During the final closeout of bays 3, 5, and 7, minor chipping in the epoxy coating was
identified, and described as incidental mechanical damage from personnel entry for
inspection or repair activities. All deficiencies were entered into the corrective action
program and repaired.
During the final closeout of bay 9, an area approximately 8 inches by 8 inches was
identified where the color of the epoxy coating appeared different than the surrounding
area. Because each of the 3 layers of the epoxy coating is a different color, AmerGen
questioned whether the color difference could have been indicative of an original
installation deficiency. This issue was entered into the corrective action program, and
the identified area was re-coated with epoxy.

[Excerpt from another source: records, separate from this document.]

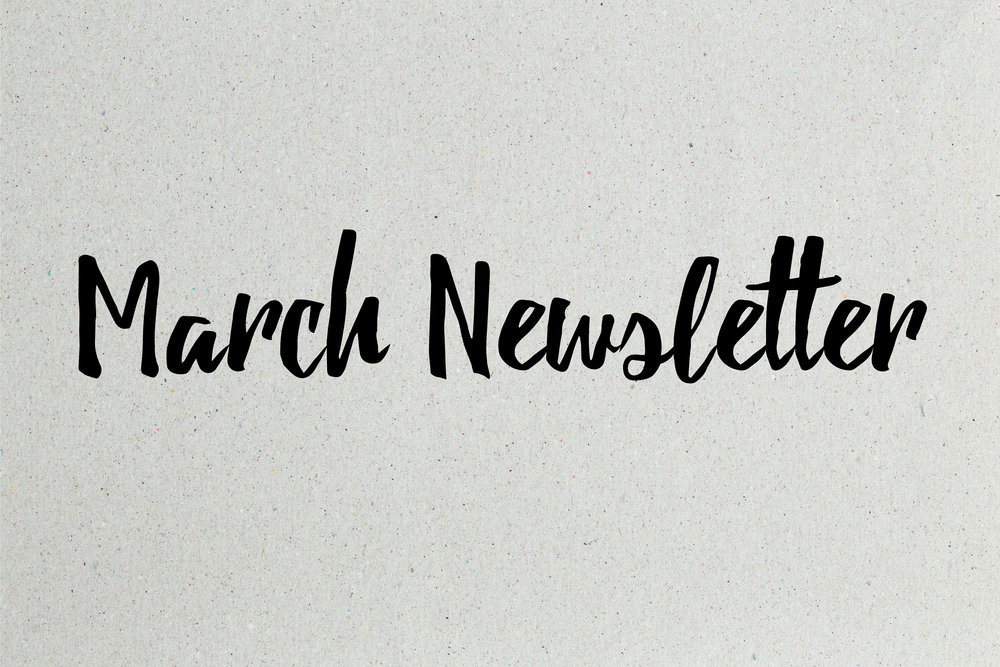 march newsletter, newsletter, academic alliance in dermatology, AAD, tampa dermatology, dermatologist in tampa, march specials, aesthetics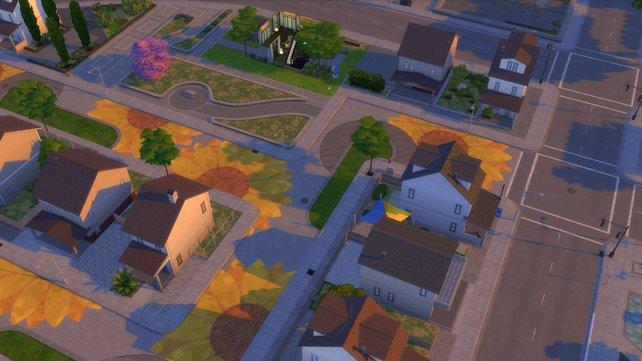 Mithilfe von Aktionsplänen könnt ihr euren Wohnbezirk deutlich verschönern. Hier wurde die Stadt mit Sonnenblumen auf der Fahrbahn verziert.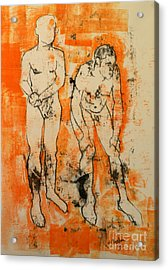 Double Male Nude Acrylic Print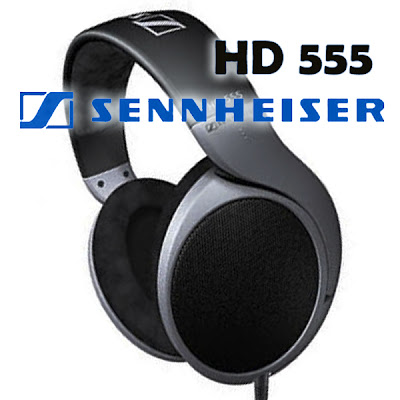 NAUSHNIKI-SENNHEISER-HD-555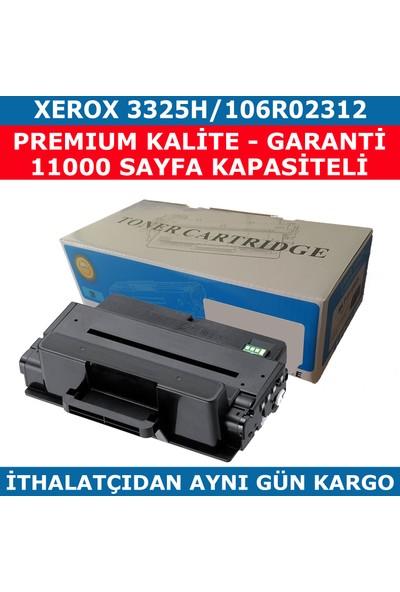 Renkli Toner Xerox 3325H 106R02312 Siyah Muadil Toner 11.000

3.7 Drywell Floor Trench Inspections
a. Scope of Inspection ,
Proposed SER Appendix-A Item 27, ASME Section XI, Subsection IWE Enhancements
(5, 16, & 20), stated:
Perform visual test (VT) and ultrasonic test (UT) examinations of the drywell shell
inside the drywell floor inspection trenches in bay 5 and bay 17 during the 2008
refueling outage, at the same locations that were examined in 2006. In addition,
monitor the trenches for the presence of water during refueling outages.
The inspectors observed non-destructive examination (NDE) activities and reviewed UT
examination records. In addition, the inspectors directly observed conditions in the
trenches on multiple occasions during the outage. The inspectors compared UT data to
licensee established acceptance criteria in Specification IS-318227-004, revision 14,
"Functional Requirements for Drywell Containment Vessel Thickness Examinations,"

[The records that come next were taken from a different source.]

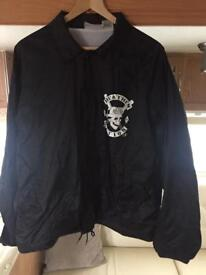 Heathen nation jacket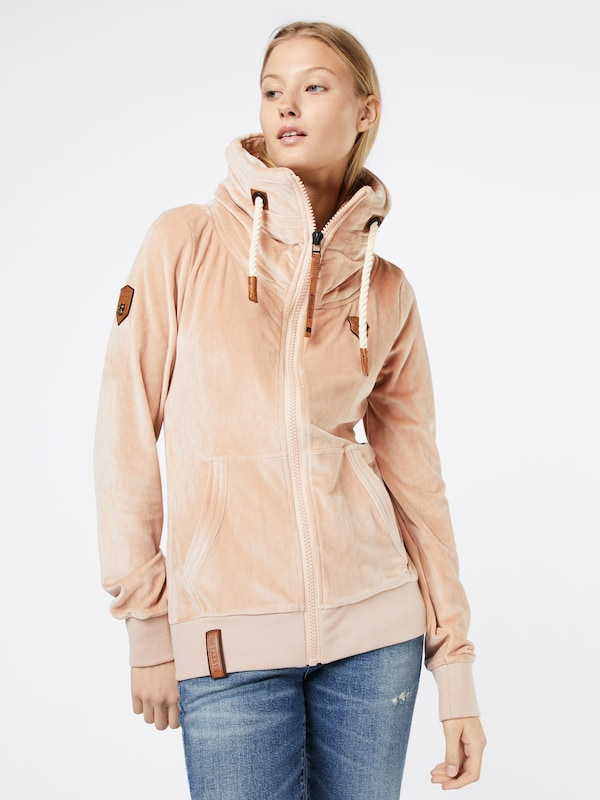 naketano Zipper Jacke 'Mack'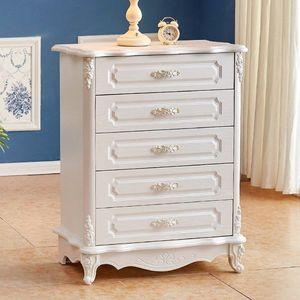 五斗柜轻奢 卧室欧式白色雕花抽屉柜储物收纳柜简约现代经济型五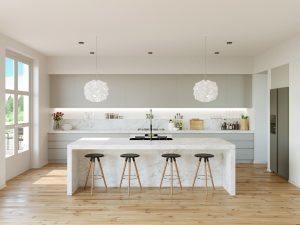 grey kitchen backsplash red valances for windows 子弹头照明教你如何打造北欧家居 厨房篇 知乎 这个厨房与起居区融为一体 有八张灰色的大面积的圆凳和大圆桌 同时白色的现代厨房巧妙地利用了它的空间 微波炉嵌进白色橱柜 不规则的圆形吊灯又增加了一个不错的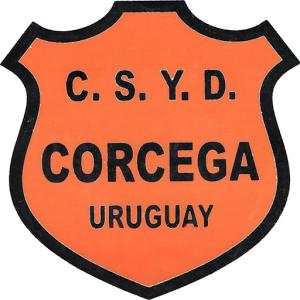C.S.Y.D. Corcega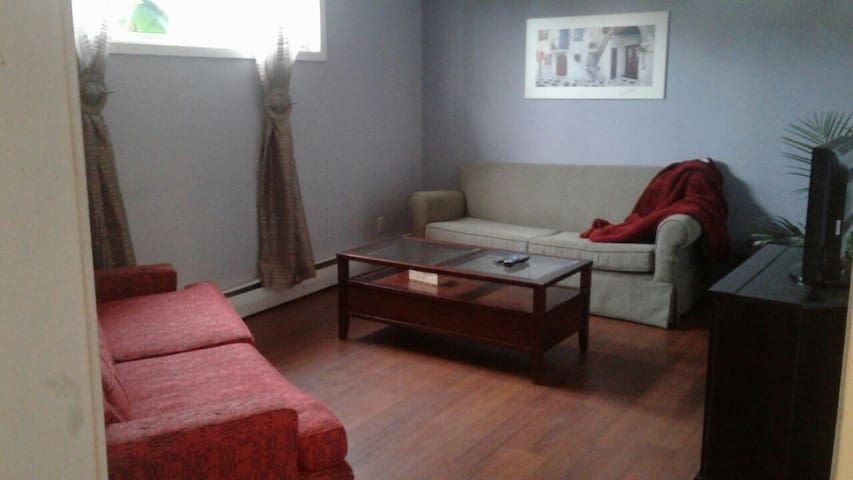 Rooms For Rent In Shediac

and to design analysis values for minimum wall thickness in calculations C-1302-187-
E310-041, revision 0, "Statistical Analysis of Drywell Sand Bed Thickness Data 1992,
1994, 1996, and 2006," and C-1302-187-5320-024, revision 2, "Drywell External UT
Evaluation in the Sand Bed." In addition, the inspectors reviewed Technical Evaluation
(TE) 330592.27.43, "2008 UT Data of the Sand Bed Trenches."
The inspectors reviewed Exelon UT examination procedures, interviewed NDE
supervisors and technicians, reviewed a sample of NDE technician UT qualifications.
The inspectors also reviewed records of trench inspections performed during two non-
refueling plant outages during the last operating cycle.
b. Observations
TE 330592.27.43 determined the UT thickness values satisfied the general uniform
minimum wall thickness criteria (e.g., average thickness of an area) and the locally
thinned minimum wall thickness criteria (e.g., areas 2 inches or less in diameter), as
applicable. For UT data sets, such as 7x7 arrays (i.e., 49 UT readings in a 6 inch by 6
inch grid), the TE calculated statistical parameters and determined the data sets had a
normal distribution. The TE also compared the data set values to the corresponding
2006 values and concluded there were no significant differences and no observable on-
going corrosion. The inspectors independently verified that the UT thickness values
satisfied applicable acceptance criteria.
During two non-refueling plant outages during the last operating cycle, both trenches
were inspected for the presence of water and found dry.
During the initial drywell entry on Oct. 25, the inspectors observed that both floor
trenches were dry. On subsequent drywell entries for routine inspection activities, the
inspectors also observed the trenches to be dry. During the final drywell closeout
inspection on Nov. 17, the inspectors observed the following:
e Bay 17 trench was dry and had newly installed sealant on the trench edge
where concrete meets shell, and on the floor curb near the trench.
9 Bay 5 trench had a few ounces of water in it. The inspector noted that within
the last day there had been several system flushes conducted in the immediate
area. AmerGen stated the trench would be dried prior to final drywell closeout.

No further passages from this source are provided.